España puede presumir de no tener partidos de ultraderecha relevantes, aunque las ideas de miedo al diferente se hayan introducido en la derecha democrática. El alcalde de Badalona, tercera ciudad más poblada de Cataluña, es el paradigma de político ultraderechista que milita en una formación que se define de centro-derecha.

Xavier García Albiol, regidor de Badalona, anticipa que “los rezos –de musulmanes- en la calle se van a terminar” y “anima” a los musulmanes a construir mezquitas fuera de Badalona. “Podéis rezar a quien queráis pero no en mi ciudad”, parece querer decir este alcalde paradigmático de la islamofobia en España.

El Partido Popular de Cataluña ha sido el adelantado de la islamofobia española. De hecho, durante la campaña electoral de las elecciones catalanas, la candidata popular a presidir la Generalitat, Alicia Sánchez-Camacho, publicó un videojuego en el que ganaba quien disparara contra más inmigrantes. Las críticas de las organizaciones de Derechos Humanos consiguieron que la ultraderecha catalana, enmascarada en el PP, retirase el reclamo electoral que fomentaba el odio racial.

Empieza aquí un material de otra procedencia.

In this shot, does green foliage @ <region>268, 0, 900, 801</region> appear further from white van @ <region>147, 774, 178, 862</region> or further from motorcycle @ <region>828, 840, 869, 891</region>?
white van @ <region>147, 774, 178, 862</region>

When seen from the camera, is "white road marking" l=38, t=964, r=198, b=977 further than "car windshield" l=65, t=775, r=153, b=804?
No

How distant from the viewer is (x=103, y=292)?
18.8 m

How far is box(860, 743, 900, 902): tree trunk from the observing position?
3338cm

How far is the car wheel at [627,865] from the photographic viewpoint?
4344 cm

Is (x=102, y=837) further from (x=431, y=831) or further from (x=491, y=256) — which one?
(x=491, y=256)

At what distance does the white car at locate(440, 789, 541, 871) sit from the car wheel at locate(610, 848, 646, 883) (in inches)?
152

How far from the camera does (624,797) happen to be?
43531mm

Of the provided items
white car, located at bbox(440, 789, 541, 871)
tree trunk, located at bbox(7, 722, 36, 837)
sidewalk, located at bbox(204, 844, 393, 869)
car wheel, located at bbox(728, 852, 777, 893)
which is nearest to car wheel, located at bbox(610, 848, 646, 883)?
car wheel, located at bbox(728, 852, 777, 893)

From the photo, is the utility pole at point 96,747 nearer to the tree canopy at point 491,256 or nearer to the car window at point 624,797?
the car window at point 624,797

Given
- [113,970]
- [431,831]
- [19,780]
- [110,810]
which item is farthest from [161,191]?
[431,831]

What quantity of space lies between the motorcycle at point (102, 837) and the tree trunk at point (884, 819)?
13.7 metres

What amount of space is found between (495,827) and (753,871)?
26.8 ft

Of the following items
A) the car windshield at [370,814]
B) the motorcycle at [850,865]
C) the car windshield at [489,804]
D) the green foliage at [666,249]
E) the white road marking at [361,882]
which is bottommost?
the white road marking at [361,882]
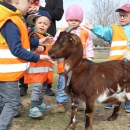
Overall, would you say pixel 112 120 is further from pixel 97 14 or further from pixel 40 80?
pixel 97 14

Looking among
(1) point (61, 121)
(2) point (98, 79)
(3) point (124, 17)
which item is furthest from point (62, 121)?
(3) point (124, 17)

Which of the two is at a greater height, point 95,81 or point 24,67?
point 24,67

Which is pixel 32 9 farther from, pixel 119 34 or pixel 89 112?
pixel 89 112

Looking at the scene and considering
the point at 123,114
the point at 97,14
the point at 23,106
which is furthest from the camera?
the point at 97,14

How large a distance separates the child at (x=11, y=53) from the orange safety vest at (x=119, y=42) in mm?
2056

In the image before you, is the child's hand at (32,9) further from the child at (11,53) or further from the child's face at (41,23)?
the child at (11,53)

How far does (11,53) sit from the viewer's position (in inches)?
125

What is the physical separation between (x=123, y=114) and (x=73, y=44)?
196cm

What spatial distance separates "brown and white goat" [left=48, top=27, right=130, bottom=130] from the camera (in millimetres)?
3684

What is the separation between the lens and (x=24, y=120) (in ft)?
14.5

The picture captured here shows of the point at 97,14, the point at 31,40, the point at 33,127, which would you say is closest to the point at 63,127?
the point at 33,127

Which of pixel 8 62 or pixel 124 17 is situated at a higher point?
pixel 124 17

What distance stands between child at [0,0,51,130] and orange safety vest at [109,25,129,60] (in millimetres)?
2056

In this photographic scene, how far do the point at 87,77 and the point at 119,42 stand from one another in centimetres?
137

El anterior Ejecutivo danés, una coalición de centro-derecha y ultraderecha, cerró el Espacio Schengen tras las presiones de los populistas de extremaderecha. Los motivos, los de siempre: "¡que nos invaden!".

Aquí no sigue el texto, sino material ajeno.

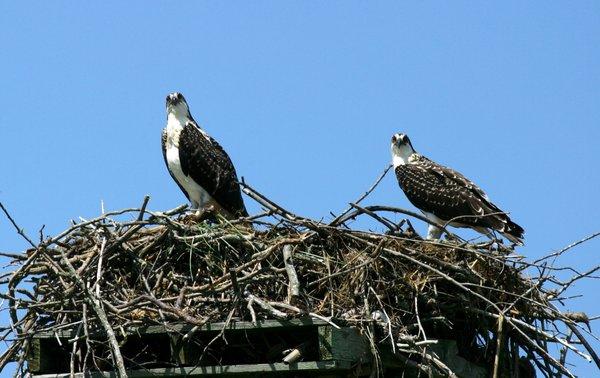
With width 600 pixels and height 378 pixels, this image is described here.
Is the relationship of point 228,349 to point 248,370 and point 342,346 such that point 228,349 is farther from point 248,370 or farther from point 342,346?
point 342,346

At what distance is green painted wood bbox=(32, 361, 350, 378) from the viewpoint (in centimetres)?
635

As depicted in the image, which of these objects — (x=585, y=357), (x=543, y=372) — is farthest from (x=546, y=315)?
(x=585, y=357)

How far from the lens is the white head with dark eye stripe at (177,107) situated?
1080 centimetres

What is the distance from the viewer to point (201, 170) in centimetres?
1024

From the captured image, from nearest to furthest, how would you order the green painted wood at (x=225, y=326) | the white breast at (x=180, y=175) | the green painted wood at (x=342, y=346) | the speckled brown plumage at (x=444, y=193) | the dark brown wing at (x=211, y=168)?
the green painted wood at (x=342, y=346)
the green painted wood at (x=225, y=326)
the dark brown wing at (x=211, y=168)
the white breast at (x=180, y=175)
the speckled brown plumage at (x=444, y=193)

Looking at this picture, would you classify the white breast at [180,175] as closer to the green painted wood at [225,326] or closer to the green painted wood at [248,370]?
the green painted wood at [225,326]

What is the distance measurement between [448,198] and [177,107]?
2800mm

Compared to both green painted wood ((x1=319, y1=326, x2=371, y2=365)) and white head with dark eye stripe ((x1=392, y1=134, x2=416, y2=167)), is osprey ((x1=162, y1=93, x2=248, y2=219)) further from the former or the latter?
green painted wood ((x1=319, y1=326, x2=371, y2=365))

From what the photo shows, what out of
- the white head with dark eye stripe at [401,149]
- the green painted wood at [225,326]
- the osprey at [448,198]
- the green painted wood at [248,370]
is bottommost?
the green painted wood at [248,370]

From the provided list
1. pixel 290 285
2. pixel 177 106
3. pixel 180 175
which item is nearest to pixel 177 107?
pixel 177 106

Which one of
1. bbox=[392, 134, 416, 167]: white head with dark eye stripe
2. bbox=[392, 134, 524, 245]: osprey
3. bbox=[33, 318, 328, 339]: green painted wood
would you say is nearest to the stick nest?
bbox=[33, 318, 328, 339]: green painted wood

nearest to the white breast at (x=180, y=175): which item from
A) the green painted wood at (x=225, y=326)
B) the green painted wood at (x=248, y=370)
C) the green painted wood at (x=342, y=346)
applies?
the green painted wood at (x=225, y=326)

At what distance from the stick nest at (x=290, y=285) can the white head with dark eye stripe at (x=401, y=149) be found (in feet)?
11.5

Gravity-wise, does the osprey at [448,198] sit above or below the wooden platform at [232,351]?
above
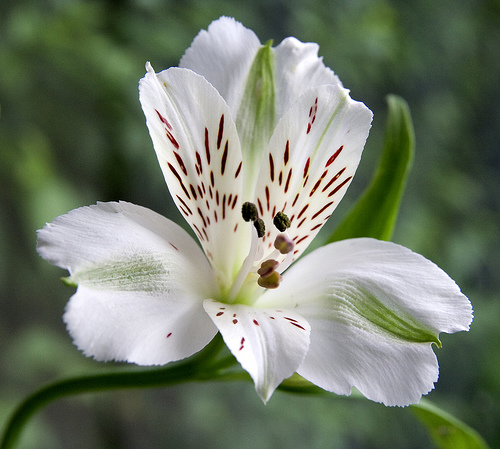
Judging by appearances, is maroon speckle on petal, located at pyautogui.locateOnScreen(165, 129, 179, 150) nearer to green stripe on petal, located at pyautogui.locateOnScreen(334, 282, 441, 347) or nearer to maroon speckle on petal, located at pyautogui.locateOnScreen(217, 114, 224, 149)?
maroon speckle on petal, located at pyautogui.locateOnScreen(217, 114, 224, 149)

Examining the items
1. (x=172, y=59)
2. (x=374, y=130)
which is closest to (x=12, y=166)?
(x=172, y=59)

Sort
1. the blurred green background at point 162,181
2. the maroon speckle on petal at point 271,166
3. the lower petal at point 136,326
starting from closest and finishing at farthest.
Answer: the lower petal at point 136,326 → the maroon speckle on petal at point 271,166 → the blurred green background at point 162,181

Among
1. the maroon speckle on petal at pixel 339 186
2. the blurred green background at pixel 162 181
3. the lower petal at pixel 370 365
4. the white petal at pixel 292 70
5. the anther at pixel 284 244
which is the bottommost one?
the blurred green background at pixel 162 181

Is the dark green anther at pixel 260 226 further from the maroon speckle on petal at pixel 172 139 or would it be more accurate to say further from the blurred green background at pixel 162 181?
the blurred green background at pixel 162 181

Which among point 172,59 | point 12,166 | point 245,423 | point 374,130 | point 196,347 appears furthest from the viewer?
point 374,130

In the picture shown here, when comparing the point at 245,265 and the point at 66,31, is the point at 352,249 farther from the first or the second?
the point at 66,31

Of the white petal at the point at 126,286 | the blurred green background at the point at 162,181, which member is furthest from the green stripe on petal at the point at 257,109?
the blurred green background at the point at 162,181

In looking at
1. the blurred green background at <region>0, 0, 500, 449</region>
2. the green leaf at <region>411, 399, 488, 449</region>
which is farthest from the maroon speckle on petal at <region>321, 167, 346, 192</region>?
the blurred green background at <region>0, 0, 500, 449</region>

Hungría también es un paraíso de la islamofobia, que incluso ha quedado reflejada en la reforma constitucional aprobada por el primer ministro Viktor Orbán. La Carta Magna magiar designa al Dios católico, apostólico y romano como el único credo posible de los húngaros.

Es más, el movimiento paramilitar Limpiar Hungría, brazo armado de la ultraderechista formación política Jobbik –Movimiento por una Hungría mejor, tercera fuerza política húngara-, se encarga de borrar de las calles a los musulmanes, gitanos u homosexuales. Y en Holanda, la ultraderecha obtuvo el 15 por ciento de los votos y también existe un Ejecutivo de coalición entre democrata-cristianos y ultraderechistas.

El Parlamento Europeo acaba de amonestar al primer ministro holandés, Mark Rutte, a que inste al partido político xenófobo, que sostiene al Gobierno que preside, a que cierre una página web que pregunta a los holandeses si le causan "molestias" los ciudadanos de Europa del Este o Central.

Mientras la islamofobia gana espacios de institucionalización y legitimidad social, la UE solo sanciona a los Estados que incumplen el déficit o la libre competencia y, por su parte, la derecha democrática europea parece haber olvidado sobre qué cenizas se reconstruyó Europa tras las Segunda Guerra Mundial.

De la responsabilidad de los partidos políticos europeos depende que los musulmanes sean los nuevos chivos expiatorios de esta crisis económica, como los judíos lo fueron tras el crack de 1929, y de que el odio racial sea visto como la solución a los problemas que acucian a la población europea. Antes, los culpables de la crisis fueron los judíos; ahora, son los musulmanes. Mañana, podemos ser nosotros mismos.